Gryffindors don't change in your eyes, but you have, in better ways, to be able to accept the slow drawl of the Dark Lord marking you as his family with a smile. Crazy bastard. He won't succeed under the thumb of a bumbling toddler's love. You don't think it is prophetic at all; the Dark Lord (your father swears that saying "Voldemort" is the same as inducing his Apparation) has earned his defeats, and you'd rather work in compromise with your benevolent Slytherin troop than drink bad wine and receive blank awards from the Dark Lord. When he gives the order, acceptance comes, but the way Lucius is greedy for everything sickens you; he should be a better figure of innominate class, and when he is robed and masked, a ghost of a personality.
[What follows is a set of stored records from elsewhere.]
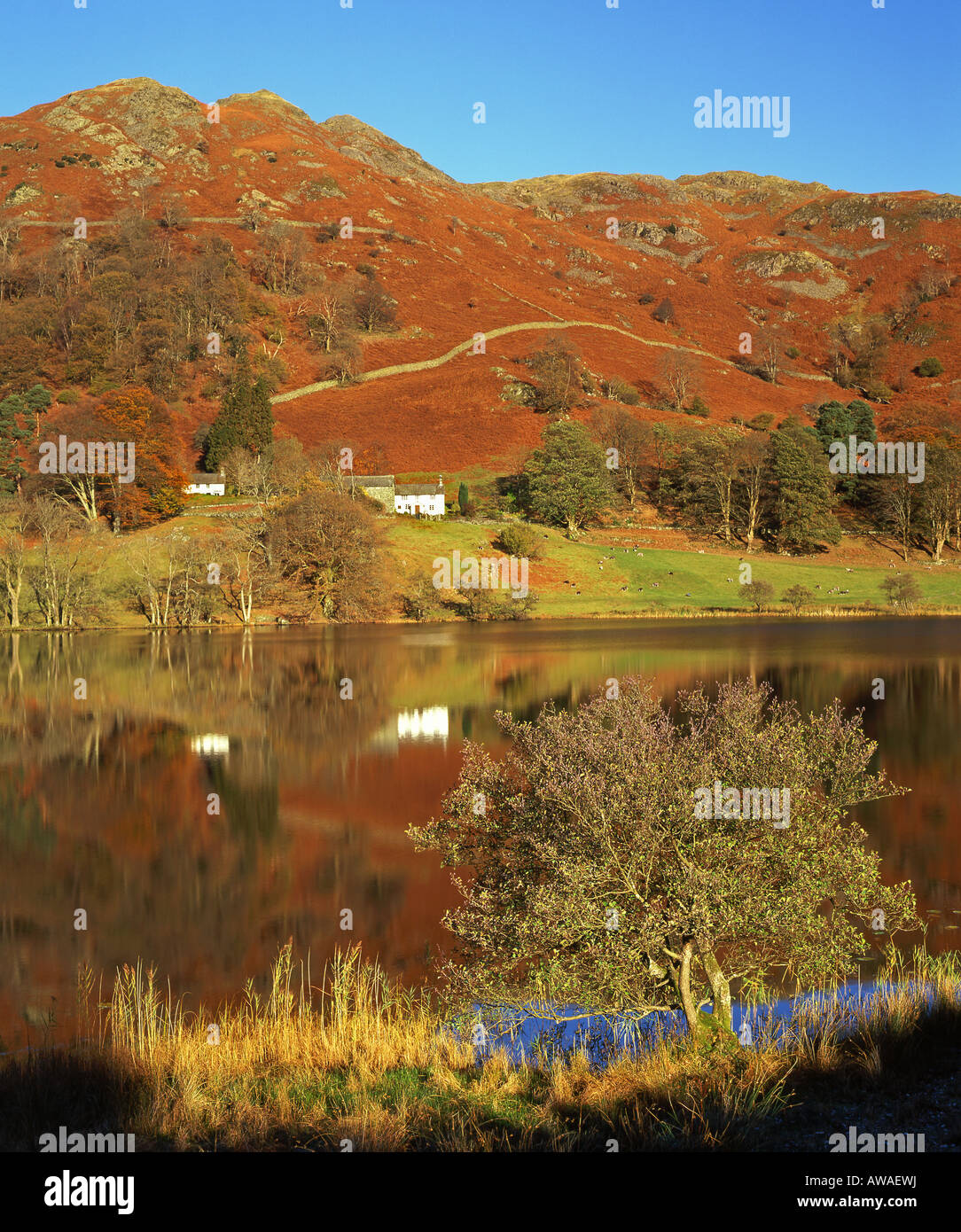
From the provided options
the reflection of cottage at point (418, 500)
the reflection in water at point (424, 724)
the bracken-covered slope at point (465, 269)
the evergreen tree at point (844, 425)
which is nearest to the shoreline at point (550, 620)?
the reflection of cottage at point (418, 500)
Something grapples at your heart when Lucius confronts you in the privacy of your room. It threatens to break skin and you don't like it. Faltering, you attempt to slide away from him. It is scoffable, having such an expressively deranged circle.
You refuse to hand in another half-thought out essay when the next bit of theory work comes along, because copying onto a creamy new sheaf looks better. You don't like others making the choices you will come to regret for you, particularly if the virus your "family" breeds is always the same.
This choice, and past choices of yours are almost as bad as any given Hufflepuff's (not that you have willingly been in the presence of one), you imagine. The situation has always been in need of a Healer, and those Gryffindors are still smiling so damnably.
Harry Potter raises his wand and drawing to meet him, you realise the following: it is only in your world that adults don't smile at their children.